L’âme affective est formée de l’anxiété, de la joie, de l’amour, de la colère, de la tristesse, des désirs, etc. Nous nous égarons dans ces émotions, les identifiant complètement à notre âme réelle. Nous passons notre vie à défendre, à protéger et à perpétuer ce qui est simplement une illusion. Il est conseillé à l’aspirant de ne pas s’identifier à son âme affective, ce que l’on réussit en étant convaincu que l’on n’est pas son mental, son corps, ses pensées, ses sentiments etc. Plus on est capable de transcender l’organisation située à l’intérieur de la barrière physique, plus l’âme réelle devient transparente.
L’âme fonctionnelle est très souvent identifiée à notre corps. C’est l’instrument principal de toutes nos fonctions. L’âme réelle s’exprime pleinement chez une personne sous la forme d’un rayonnement, d’yeux brillants, d’une démarche ferme, d’un corps soigné et svelte. Le sommet du bien-être se traduit par un haut niveau d’énergie. Celui qui se sent bien a besoin de peu de sommeil et ne ressent jamais de baisse d’énergie. Il ne choisira pas de s’engager dans des extrêmes épuisants. Le secret du maintien de l’énergie est la connaissance de son âme réelle dans le cycle activité - repos. Parce que de telles personnes sont libérées de l’anxiété et de l’inquiétude, elles ne gaspillent pas leur énergie en activités physiques ou mentales stériles. De plus, elles ne connaissent pas l’ennui et ne dissipent pas leur énergie dans des activités simplement destinées à tuer le temps. Elles trouvent toujours des occasions d’exprimer leur potentiel créatif.

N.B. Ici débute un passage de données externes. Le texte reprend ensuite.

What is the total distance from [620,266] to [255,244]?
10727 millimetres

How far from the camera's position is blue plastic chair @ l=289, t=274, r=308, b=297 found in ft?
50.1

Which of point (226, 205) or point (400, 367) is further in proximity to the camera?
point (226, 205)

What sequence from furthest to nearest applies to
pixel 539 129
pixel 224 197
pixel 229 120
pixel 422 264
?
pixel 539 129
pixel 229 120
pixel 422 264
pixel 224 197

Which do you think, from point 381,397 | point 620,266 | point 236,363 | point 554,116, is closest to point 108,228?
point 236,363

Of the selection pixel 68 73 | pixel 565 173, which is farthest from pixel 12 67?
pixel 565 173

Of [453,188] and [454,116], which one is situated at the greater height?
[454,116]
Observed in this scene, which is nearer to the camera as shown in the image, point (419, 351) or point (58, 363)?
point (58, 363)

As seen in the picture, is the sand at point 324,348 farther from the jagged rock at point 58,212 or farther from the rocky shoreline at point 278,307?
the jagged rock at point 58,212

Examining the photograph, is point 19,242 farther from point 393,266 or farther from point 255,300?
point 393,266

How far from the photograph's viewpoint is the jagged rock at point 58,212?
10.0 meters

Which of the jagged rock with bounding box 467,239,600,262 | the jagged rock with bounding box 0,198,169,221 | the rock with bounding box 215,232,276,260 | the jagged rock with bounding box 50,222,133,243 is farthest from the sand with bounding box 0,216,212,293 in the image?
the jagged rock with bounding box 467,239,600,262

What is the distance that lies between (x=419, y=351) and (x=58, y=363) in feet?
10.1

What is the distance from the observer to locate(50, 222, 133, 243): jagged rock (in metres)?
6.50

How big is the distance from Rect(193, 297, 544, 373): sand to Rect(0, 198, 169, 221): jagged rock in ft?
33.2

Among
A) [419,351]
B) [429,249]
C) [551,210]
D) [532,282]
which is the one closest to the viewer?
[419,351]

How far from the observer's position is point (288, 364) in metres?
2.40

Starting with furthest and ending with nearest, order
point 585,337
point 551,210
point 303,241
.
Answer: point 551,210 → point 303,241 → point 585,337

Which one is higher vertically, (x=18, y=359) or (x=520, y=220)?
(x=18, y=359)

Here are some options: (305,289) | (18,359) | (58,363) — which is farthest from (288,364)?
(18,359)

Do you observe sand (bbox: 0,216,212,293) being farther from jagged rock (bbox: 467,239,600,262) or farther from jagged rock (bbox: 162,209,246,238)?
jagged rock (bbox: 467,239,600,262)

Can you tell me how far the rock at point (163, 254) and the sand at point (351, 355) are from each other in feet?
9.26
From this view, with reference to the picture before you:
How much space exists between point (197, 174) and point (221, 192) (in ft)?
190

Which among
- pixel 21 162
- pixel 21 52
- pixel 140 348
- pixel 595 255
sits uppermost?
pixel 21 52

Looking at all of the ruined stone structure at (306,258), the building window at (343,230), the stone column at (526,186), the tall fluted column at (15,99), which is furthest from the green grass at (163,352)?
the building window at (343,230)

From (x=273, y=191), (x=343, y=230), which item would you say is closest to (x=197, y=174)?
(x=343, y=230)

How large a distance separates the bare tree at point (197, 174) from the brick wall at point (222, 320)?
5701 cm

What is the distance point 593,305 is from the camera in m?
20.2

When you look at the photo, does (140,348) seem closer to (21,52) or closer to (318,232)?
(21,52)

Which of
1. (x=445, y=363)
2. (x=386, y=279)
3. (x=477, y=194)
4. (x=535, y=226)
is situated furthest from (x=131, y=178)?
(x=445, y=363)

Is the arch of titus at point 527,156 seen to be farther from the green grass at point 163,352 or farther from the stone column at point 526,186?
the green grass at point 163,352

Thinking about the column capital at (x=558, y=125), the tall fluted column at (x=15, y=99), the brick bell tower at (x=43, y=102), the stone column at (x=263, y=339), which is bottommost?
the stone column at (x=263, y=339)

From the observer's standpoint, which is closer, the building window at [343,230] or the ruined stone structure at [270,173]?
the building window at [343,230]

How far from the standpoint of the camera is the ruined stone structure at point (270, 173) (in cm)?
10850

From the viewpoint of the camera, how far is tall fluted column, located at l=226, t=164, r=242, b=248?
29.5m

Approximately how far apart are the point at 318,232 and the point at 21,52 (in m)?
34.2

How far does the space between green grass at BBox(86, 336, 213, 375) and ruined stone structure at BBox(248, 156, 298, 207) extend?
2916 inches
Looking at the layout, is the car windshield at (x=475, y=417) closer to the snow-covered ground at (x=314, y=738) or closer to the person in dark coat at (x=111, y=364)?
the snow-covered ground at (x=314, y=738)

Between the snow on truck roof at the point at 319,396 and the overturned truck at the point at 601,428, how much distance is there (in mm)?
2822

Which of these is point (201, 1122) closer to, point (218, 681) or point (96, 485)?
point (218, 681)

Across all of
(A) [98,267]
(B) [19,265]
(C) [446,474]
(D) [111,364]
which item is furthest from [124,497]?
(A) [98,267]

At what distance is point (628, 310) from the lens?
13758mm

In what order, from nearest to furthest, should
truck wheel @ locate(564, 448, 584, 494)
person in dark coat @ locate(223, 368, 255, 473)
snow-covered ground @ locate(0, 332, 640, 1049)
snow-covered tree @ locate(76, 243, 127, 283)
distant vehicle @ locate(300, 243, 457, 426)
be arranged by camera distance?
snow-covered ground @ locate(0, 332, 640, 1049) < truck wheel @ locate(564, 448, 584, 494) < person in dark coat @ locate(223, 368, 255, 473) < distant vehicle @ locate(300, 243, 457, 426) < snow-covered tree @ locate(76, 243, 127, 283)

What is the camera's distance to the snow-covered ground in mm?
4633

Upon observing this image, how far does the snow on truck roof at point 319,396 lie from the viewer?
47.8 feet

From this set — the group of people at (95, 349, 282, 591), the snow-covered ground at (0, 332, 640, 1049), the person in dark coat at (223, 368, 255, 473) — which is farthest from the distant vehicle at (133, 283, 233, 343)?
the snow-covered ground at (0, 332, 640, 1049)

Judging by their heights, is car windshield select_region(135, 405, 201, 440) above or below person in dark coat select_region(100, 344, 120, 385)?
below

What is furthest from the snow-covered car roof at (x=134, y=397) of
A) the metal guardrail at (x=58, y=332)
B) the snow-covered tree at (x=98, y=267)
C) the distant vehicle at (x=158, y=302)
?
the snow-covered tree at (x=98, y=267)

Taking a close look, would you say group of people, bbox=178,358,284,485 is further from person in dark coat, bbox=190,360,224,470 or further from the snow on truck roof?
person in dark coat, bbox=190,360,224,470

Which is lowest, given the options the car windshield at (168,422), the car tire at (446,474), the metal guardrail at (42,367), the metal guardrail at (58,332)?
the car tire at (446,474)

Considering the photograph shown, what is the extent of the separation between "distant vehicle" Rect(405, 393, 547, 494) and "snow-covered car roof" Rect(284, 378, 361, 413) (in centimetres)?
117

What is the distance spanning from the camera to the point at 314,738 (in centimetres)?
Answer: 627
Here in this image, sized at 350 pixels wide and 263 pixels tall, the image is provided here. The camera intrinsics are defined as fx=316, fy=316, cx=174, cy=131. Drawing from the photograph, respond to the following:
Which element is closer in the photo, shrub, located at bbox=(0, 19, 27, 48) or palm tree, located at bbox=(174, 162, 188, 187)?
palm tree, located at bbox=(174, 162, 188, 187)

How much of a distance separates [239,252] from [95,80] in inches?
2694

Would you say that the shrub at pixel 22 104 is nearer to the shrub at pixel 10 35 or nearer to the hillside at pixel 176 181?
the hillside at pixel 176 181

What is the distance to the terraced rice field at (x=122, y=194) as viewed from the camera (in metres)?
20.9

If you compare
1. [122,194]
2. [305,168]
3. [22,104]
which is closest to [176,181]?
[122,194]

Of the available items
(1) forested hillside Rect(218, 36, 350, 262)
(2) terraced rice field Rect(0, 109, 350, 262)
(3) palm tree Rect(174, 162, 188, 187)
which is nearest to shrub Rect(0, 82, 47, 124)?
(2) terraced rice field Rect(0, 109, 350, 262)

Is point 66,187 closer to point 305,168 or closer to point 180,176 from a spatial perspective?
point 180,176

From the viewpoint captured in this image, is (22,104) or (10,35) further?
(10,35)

La personne authentique possède l’aisance et la grâce dans ses activités. Ses mouvements sont fluides et sans contrainte − aucune trace d’embarras, de gaucherie ou de manque de confiance dans ses attitudes. Même si elle ne reflète pas nécessairement les canons de la beauté idéale, elle se plaît dans la dimension physique de son être (c’est-à-dire de son âme). Le plaisir que ressent l’âme la rend belle d’une manière unique.
Une personnalité intégrée ne se développe que par la connaissance de son âme. Elle ne se sent jamais piégée par son travail, ses enfants, ses parents, ses responsabilités financières etc., parce qu’elle ne se définit pas, elle ne définit pas son être essentiel, en termes de limites dans la vie de tous les jours. Au lieu de cela, elle est sans cesse nourrie d’un flot ininterrompu d’intelligence créative venue du cœur de son être. Elle développe une confiance illimitée pour assumer les responsabilités en brisant toutes les limites qui pourraient la contraindre.
La vie offre toutes leurs chances à ceux qui connaissent leur âme réelle. L’ennui leur est étranger parce qu’ils sont toujours avides d’expériences inédites. Leurs activités sont toujours nouvelles et intéressantes. Ils croient que la véritable sécurité repose dans le développement et le progrès continus.
Il est vrai que notre développement n'est pas statique. Il y a cinq processus primaires instables : le processus du corps physique, des sentiments, des perceptions, des réponses et celui des flots de conscience qui les expérimente tous. Notre sens de l'âme s'élève dès que nous essayons de nous fixer ou de nous identifier à des modèles.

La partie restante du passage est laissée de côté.